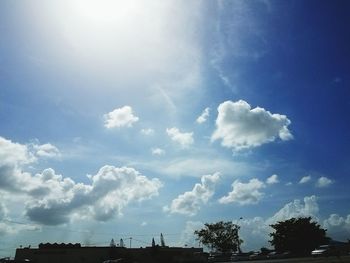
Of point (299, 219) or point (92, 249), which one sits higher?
point (299, 219)

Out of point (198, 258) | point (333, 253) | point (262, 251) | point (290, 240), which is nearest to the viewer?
point (333, 253)

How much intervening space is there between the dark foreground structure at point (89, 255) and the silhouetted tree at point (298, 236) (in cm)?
2515

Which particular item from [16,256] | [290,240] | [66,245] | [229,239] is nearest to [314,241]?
[290,240]

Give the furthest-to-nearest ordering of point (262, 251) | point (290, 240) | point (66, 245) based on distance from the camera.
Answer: point (262, 251) → point (290, 240) → point (66, 245)

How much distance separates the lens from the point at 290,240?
101m

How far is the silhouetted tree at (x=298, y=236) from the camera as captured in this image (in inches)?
3969

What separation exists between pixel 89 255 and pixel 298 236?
5216 centimetres

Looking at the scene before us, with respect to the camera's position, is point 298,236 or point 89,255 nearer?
point 89,255

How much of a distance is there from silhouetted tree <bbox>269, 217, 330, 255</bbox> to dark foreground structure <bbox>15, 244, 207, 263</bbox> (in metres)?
25.1

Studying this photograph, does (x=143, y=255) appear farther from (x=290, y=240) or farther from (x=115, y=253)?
(x=290, y=240)

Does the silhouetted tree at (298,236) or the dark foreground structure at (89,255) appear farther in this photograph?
the silhouetted tree at (298,236)

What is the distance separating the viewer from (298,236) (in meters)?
101

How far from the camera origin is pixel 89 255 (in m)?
88.7

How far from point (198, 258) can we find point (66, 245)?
101ft
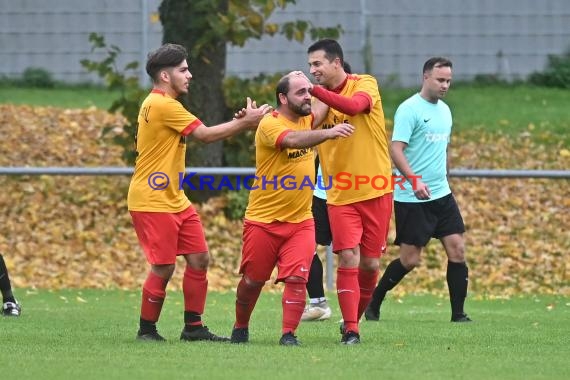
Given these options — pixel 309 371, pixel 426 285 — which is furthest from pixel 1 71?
pixel 309 371

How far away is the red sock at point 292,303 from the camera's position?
9.62 meters

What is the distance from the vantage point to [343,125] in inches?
370

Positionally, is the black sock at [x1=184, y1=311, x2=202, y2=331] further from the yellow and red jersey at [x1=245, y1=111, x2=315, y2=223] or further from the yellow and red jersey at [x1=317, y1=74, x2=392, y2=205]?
the yellow and red jersey at [x1=317, y1=74, x2=392, y2=205]

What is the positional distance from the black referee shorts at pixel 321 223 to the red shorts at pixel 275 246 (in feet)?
8.58

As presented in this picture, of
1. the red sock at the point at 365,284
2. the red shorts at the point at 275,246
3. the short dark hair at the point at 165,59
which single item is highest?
the short dark hair at the point at 165,59

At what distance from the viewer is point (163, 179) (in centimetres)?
974

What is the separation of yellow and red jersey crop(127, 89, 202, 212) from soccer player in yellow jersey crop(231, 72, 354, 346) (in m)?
0.53

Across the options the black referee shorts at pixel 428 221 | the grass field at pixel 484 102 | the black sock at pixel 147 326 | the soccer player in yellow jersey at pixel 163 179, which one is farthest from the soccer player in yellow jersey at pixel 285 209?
the grass field at pixel 484 102

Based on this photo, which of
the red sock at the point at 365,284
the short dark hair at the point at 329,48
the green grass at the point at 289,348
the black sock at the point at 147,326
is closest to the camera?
the green grass at the point at 289,348

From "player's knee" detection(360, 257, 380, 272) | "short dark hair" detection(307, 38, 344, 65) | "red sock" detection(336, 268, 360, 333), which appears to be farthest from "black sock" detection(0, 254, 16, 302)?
"short dark hair" detection(307, 38, 344, 65)

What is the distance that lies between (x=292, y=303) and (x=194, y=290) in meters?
0.79

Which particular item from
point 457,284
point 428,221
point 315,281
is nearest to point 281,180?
point 428,221

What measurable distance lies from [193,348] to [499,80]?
16161 mm

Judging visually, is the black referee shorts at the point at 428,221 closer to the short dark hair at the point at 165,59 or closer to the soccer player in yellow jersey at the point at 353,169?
the soccer player in yellow jersey at the point at 353,169
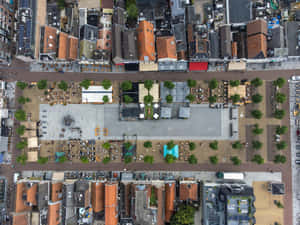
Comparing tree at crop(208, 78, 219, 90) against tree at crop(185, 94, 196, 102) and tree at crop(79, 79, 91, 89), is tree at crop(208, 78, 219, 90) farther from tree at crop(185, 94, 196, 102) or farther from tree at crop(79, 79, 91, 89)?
tree at crop(79, 79, 91, 89)

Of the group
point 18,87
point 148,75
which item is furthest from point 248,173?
point 18,87

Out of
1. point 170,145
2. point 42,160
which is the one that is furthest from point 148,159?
point 42,160

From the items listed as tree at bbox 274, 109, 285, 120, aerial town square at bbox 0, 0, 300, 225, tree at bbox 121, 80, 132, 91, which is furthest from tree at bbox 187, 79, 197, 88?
tree at bbox 274, 109, 285, 120

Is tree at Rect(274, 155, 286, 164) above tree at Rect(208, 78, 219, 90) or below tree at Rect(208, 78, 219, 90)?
below

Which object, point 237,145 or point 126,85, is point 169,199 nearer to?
point 237,145

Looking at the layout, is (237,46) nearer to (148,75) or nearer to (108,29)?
(148,75)
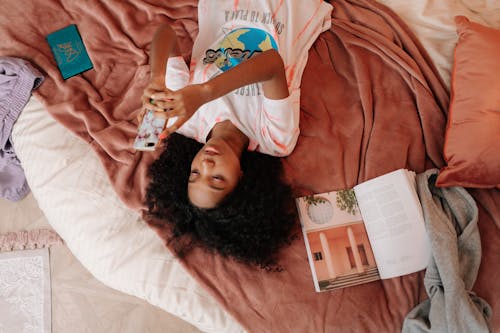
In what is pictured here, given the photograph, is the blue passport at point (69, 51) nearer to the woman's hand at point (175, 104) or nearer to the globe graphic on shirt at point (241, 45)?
the globe graphic on shirt at point (241, 45)

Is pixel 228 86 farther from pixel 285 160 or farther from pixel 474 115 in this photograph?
pixel 474 115

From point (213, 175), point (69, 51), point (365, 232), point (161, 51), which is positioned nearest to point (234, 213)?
point (213, 175)

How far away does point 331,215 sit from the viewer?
41.0 inches

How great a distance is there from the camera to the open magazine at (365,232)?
98 cm

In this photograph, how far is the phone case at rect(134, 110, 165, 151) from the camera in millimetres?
803

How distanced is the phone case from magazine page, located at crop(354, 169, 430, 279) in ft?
1.86

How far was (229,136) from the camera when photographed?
103 cm

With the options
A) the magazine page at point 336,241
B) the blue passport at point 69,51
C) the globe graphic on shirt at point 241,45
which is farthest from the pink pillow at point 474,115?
the blue passport at point 69,51

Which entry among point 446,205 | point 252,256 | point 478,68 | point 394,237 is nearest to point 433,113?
point 478,68

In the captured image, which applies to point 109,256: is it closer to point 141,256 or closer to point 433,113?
point 141,256

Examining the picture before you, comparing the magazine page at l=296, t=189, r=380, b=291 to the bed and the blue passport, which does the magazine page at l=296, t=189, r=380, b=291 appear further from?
the blue passport

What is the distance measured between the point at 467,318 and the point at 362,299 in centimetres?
23

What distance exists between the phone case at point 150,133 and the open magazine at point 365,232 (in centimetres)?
43

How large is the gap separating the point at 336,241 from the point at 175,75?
627 millimetres
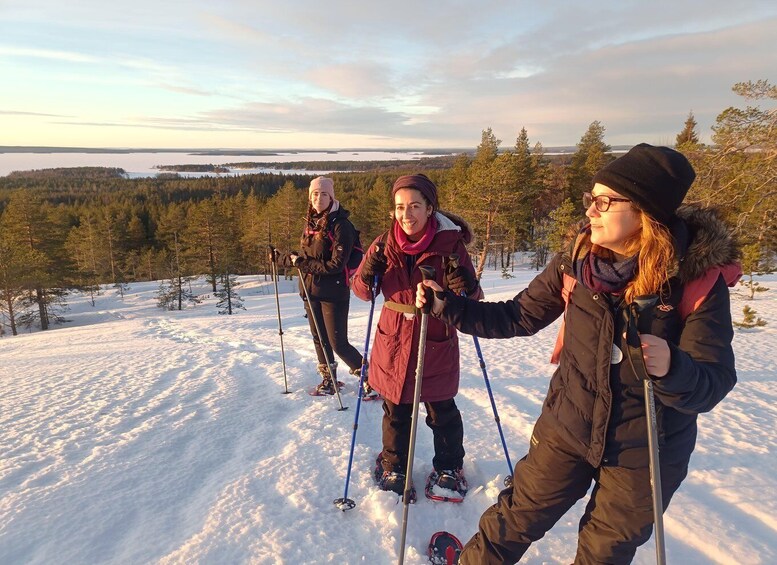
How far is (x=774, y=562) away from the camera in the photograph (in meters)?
2.34

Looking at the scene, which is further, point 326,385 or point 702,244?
point 326,385

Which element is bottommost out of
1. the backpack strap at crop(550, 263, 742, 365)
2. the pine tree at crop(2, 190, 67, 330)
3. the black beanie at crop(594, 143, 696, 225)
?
the pine tree at crop(2, 190, 67, 330)

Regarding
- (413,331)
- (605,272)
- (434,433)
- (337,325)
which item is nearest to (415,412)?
(413,331)

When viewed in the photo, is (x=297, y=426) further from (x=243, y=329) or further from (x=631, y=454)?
(x=243, y=329)

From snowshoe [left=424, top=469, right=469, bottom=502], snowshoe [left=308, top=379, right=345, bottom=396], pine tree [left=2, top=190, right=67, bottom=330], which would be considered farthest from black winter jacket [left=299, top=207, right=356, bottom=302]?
pine tree [left=2, top=190, right=67, bottom=330]

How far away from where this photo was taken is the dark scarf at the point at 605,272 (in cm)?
158

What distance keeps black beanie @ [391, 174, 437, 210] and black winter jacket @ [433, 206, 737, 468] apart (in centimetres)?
77

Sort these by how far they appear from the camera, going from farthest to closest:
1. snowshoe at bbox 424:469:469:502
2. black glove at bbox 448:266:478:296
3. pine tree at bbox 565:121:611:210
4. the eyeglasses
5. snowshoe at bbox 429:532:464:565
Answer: pine tree at bbox 565:121:611:210 → snowshoe at bbox 424:469:469:502 → black glove at bbox 448:266:478:296 → snowshoe at bbox 429:532:464:565 → the eyeglasses

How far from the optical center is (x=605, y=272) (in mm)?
1617

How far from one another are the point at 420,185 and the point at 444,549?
7.48 feet

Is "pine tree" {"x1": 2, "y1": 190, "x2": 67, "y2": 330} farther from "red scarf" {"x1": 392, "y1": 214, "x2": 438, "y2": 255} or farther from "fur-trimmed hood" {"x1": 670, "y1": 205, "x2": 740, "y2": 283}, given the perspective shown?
"fur-trimmed hood" {"x1": 670, "y1": 205, "x2": 740, "y2": 283}

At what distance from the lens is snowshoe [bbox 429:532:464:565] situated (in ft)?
8.07

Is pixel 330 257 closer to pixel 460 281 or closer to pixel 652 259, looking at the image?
pixel 460 281

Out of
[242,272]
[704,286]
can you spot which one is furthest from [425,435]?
[242,272]
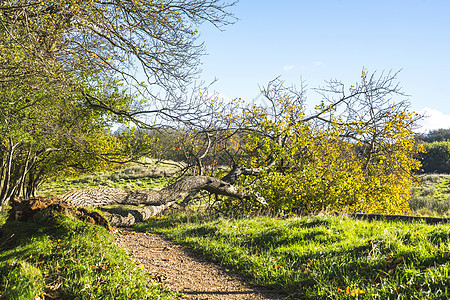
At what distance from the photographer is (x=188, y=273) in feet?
18.3

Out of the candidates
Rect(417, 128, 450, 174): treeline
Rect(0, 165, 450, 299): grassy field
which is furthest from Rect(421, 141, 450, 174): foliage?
Rect(0, 165, 450, 299): grassy field

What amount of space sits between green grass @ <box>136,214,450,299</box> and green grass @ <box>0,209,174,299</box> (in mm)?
1781

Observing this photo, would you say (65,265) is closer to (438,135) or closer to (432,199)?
(432,199)

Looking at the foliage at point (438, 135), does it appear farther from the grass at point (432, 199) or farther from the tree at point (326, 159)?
the tree at point (326, 159)

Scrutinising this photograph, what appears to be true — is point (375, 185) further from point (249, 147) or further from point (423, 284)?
point (423, 284)

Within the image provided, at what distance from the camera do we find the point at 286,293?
176 inches

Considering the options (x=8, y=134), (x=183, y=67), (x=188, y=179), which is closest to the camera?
(x=183, y=67)

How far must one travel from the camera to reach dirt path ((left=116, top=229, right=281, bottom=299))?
4625mm

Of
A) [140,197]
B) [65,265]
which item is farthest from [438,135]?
[65,265]

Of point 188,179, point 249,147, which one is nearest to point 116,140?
point 188,179

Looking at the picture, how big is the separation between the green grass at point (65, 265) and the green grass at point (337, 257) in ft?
5.84

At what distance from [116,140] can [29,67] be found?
8.82m

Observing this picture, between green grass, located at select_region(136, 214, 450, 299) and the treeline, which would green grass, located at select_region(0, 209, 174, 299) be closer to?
green grass, located at select_region(136, 214, 450, 299)

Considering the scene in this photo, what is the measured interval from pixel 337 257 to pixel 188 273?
2623 mm
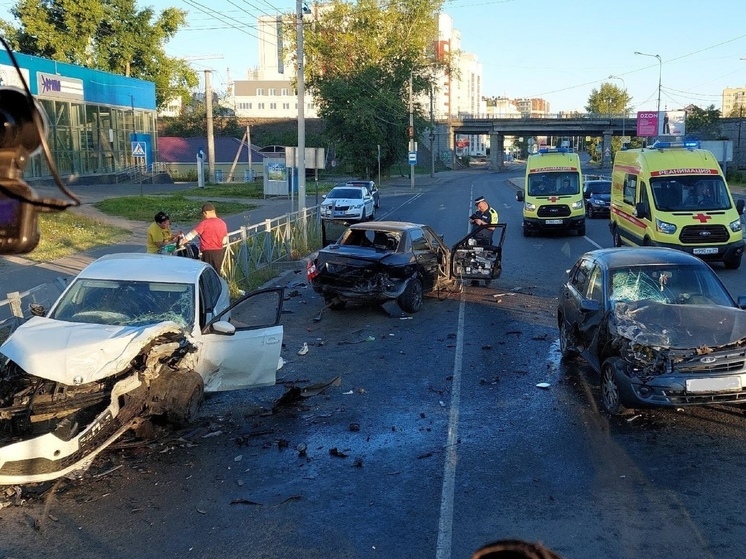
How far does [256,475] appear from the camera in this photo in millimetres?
6359

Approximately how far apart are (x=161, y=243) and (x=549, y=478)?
8680 mm

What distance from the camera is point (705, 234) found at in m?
17.8

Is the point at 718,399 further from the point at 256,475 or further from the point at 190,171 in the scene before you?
the point at 190,171

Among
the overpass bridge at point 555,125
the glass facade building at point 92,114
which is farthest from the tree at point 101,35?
the overpass bridge at point 555,125

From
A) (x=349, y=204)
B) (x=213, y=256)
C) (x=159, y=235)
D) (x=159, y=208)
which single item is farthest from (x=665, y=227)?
(x=159, y=208)

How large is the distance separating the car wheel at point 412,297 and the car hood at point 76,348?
6464 millimetres

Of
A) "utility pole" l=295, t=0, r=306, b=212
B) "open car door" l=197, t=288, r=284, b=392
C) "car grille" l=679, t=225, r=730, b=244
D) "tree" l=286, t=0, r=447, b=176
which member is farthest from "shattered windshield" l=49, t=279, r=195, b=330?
"tree" l=286, t=0, r=447, b=176

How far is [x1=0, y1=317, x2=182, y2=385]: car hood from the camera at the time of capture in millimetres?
6219

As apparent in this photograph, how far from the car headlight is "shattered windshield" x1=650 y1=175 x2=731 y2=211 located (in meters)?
0.48

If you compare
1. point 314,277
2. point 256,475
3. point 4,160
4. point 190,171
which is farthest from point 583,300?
point 190,171

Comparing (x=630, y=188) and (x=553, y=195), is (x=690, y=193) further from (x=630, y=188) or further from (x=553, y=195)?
(x=553, y=195)

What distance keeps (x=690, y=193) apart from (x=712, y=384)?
12.8 metres

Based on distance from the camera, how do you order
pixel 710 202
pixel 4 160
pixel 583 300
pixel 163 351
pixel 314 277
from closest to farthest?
1. pixel 4 160
2. pixel 163 351
3. pixel 583 300
4. pixel 314 277
5. pixel 710 202

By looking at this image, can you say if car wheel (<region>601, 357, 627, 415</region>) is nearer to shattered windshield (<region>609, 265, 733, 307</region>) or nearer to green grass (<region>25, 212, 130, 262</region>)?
shattered windshield (<region>609, 265, 733, 307</region>)
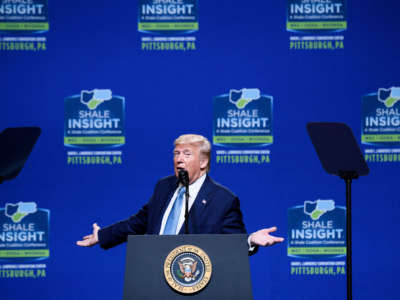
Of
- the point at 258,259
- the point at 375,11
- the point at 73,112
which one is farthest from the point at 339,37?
the point at 73,112

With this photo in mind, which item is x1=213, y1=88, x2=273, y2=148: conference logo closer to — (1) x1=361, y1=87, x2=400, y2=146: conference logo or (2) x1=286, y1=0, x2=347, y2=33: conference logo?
(2) x1=286, y1=0, x2=347, y2=33: conference logo

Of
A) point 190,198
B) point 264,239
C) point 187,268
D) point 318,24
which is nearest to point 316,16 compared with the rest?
point 318,24

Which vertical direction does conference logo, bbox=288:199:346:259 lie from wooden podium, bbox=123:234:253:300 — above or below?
below

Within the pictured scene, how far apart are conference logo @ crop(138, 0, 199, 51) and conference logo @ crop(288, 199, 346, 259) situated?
5.46 ft

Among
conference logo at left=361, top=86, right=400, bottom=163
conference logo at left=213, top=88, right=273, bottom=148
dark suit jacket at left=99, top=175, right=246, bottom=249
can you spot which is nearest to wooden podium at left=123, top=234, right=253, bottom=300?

## Written problem
Repeat the lines from the one containing "Is pixel 228" up to and including the one containing "41.0 inches", unchanged.

## Complete output
Is pixel 228 86 farther from pixel 285 160 or farther from pixel 474 115 in this photograph?
pixel 474 115

From point (213, 175), point (69, 51), point (365, 232), point (161, 51), which is positioned nearest to point (234, 213)?
point (213, 175)

How far away does point 331,215 sit from the viewer?
41.0 inches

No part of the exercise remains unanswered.